Amarnath Vidyalankar (8 December 1901 – 21 September 1985) was an Indian politician, social worker and journalist. He was involved in the independence movement and became a member of the Indian National Congress before India's independence in 1947. After independence, Vidyalankar served as Minister of Education, Labor and Languages in the Government of Punjab from 1957 to 1962 and a member of the First (1952–1956), Third (1962–1967) and Fifth (1971–1977) Lok Sabhas.

Early life 
Vidylankar was born in Bhera, Shahpur District (now Sargodha District), in pre-partition India on 8 December 1901. The only son of Aruri Mal urf-Parmanand, he was born into a lower-middle-class family. Vidylankar's father was involved in the Arya Samaj movement, frequently attending lectures of Arya Samaj leaders such as Lala Lajpat Rai.

Vidyalankar was educated at Gurukul Kangri Vishwavidyalaya, an Arya Samaj educational institution, for 14 years. 

His school was influenced by Mahatma Munshiram, later known as Swami Shraddhanand. Munshiram, a political progressive, was a follower of Dayananda Saraswati and believed in a free India. Many revolutionaries from Bengal and Punjab were sheltered at Vidyalankar's school, influencing the students. When Viceroy Chelmsford visited the school, a condition of his visit (after the Delhi bomb case) was that no officers accompanying him could be armed; according to Vidyalankar, the students were proud of their insistence on nonviolence.

They were also influenced by Lokmanya Tilak and the Indian National Congress freedom fighters. According to Vidyalankar, Munshiram kept in touch with his students and influenced their character and behavior. Leaders such as Swami Shraddhanand, Lala Lajpat Rai, Madan Mohan Malaviya and Mahatma Gandhi maintained relationships with young students and were interested in developing their lives and character.

Indian independence movement 
After Vidyalankar completed his education, his parents encouraged him to enter a relative's textile business. At this time Gandhi was organizing a boycott of foreign cloth, and protesters were collecting foreign cloth to burn it; Vidyalankar could not, in good conscience, continue selling foreign cloth.

Lala Lajpat Rai issued a call to young Indian men in his English weekly People, telling them that even if they advanced according to colonial standards in commerce and business, they would still bear the stigma of citizenship of a "slave nation"; their first duty was to free the motherland. He founded the Servants of the People Society, whose members pledged to work for the country for five years.

Lal Bahadur Shastri, Balwantrai Mehta, Harihar Nath Shastri, Purushottam Das Tandon and about 20 others, including Vidyalankar, became life members of the society. He worked in the organization from 1926 to 1946, when it was announced that India would become independent in August 1947. Lala Lajpat Rai gave Vidyalankar the job of teaching history at Lahore National College. In this position he came to know Bhagat Singh and his young associates, most of whom were graduates of the college. According to Vidyalankar, "Sardar Bhagat Singh was full of humor, and his heart was pulsating with the anxiety to serve India at all costs. He wanted to do something tangible to arouse the sentiments of the patriotic youth". Others, including Sukhdev Thapar and Yashpal, founded Naujawan Bharat Sabha to further the cause of Indian independence.

## Raw data
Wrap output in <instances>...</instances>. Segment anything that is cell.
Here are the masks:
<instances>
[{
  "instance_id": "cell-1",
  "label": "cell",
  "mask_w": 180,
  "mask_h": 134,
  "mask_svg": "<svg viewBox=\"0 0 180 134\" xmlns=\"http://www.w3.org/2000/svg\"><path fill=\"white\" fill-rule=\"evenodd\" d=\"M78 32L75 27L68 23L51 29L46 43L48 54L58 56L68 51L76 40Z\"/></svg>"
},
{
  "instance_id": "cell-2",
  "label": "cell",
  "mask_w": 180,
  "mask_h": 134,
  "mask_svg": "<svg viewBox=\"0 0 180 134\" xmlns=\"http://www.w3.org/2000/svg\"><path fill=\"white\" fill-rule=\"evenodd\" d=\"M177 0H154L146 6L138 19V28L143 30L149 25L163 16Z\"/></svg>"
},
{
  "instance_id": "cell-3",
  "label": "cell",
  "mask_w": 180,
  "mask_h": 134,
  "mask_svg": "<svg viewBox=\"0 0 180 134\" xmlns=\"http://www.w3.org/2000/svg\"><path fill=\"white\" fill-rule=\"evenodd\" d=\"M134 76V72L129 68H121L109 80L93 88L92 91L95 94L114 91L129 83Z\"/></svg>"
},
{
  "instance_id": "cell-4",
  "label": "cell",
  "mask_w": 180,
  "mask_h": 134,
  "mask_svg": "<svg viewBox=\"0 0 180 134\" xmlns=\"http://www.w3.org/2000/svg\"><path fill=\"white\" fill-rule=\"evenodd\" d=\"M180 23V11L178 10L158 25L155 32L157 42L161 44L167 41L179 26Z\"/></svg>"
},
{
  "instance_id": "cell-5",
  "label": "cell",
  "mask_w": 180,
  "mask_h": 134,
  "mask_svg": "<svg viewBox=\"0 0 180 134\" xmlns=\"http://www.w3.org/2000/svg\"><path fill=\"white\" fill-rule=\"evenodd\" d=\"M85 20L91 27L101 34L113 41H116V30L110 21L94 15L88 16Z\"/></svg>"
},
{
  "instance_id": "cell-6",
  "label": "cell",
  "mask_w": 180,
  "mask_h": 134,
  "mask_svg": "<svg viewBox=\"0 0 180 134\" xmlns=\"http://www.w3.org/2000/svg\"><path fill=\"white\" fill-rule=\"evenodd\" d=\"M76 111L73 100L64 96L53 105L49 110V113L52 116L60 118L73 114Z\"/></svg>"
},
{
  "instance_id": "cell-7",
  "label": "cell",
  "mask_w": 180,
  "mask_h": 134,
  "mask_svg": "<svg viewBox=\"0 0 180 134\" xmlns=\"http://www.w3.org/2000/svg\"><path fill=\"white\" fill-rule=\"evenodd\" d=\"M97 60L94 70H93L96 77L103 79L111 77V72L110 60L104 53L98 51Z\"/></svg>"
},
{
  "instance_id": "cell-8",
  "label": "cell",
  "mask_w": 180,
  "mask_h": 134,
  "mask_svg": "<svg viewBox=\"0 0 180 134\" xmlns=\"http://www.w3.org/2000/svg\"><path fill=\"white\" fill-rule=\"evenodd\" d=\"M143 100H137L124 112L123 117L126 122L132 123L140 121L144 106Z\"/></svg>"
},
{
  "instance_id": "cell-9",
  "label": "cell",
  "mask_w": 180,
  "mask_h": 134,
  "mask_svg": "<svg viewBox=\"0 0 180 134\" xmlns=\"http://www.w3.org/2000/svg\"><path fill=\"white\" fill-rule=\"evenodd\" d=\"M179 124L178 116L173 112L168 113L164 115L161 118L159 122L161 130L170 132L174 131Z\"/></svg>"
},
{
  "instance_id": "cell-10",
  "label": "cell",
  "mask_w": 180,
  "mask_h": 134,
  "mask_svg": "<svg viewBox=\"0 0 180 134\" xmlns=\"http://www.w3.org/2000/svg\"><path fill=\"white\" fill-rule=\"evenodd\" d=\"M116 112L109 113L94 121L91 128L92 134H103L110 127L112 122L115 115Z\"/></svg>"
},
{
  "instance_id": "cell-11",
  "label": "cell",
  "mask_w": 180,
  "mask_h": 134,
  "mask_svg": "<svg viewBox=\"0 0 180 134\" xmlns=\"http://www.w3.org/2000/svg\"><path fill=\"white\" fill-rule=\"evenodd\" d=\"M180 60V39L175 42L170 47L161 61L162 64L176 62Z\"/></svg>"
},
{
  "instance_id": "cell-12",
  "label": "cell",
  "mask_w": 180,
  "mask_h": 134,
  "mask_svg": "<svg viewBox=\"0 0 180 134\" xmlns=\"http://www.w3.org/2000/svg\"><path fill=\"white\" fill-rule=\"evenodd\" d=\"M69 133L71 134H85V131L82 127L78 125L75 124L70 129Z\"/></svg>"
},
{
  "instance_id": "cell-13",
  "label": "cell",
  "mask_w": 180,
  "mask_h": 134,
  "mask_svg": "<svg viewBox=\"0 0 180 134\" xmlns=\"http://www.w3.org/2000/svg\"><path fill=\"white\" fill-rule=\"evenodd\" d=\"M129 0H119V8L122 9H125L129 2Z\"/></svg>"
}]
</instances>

## Directive
Decide whether each statement below agrees with the biography of Amarnath Vidyalankar, answering yes or no and quoting the words of the biography that settle it.
1. Vidyalankar was educated at Gurukul Kangri Vishwavidyalaya for 14 years.
2. Vidyalankar was a member of the Second Lok Sabha.
3. Members of the Servants of the People Society pledged to work for the country for ten years.

## Solution to this exercise
1. Yes: "Vidyalankar was educated at Gurukul Kangri Vishwavidyalaya, an Arya Samaj educational institution, for 14 years."
2. No: "a member of the First (1952–1956), Third (1962–1967) and Fifth (1971–1977) Lok Sabhas"
3. No: "whose members pledged to work for the country for five years"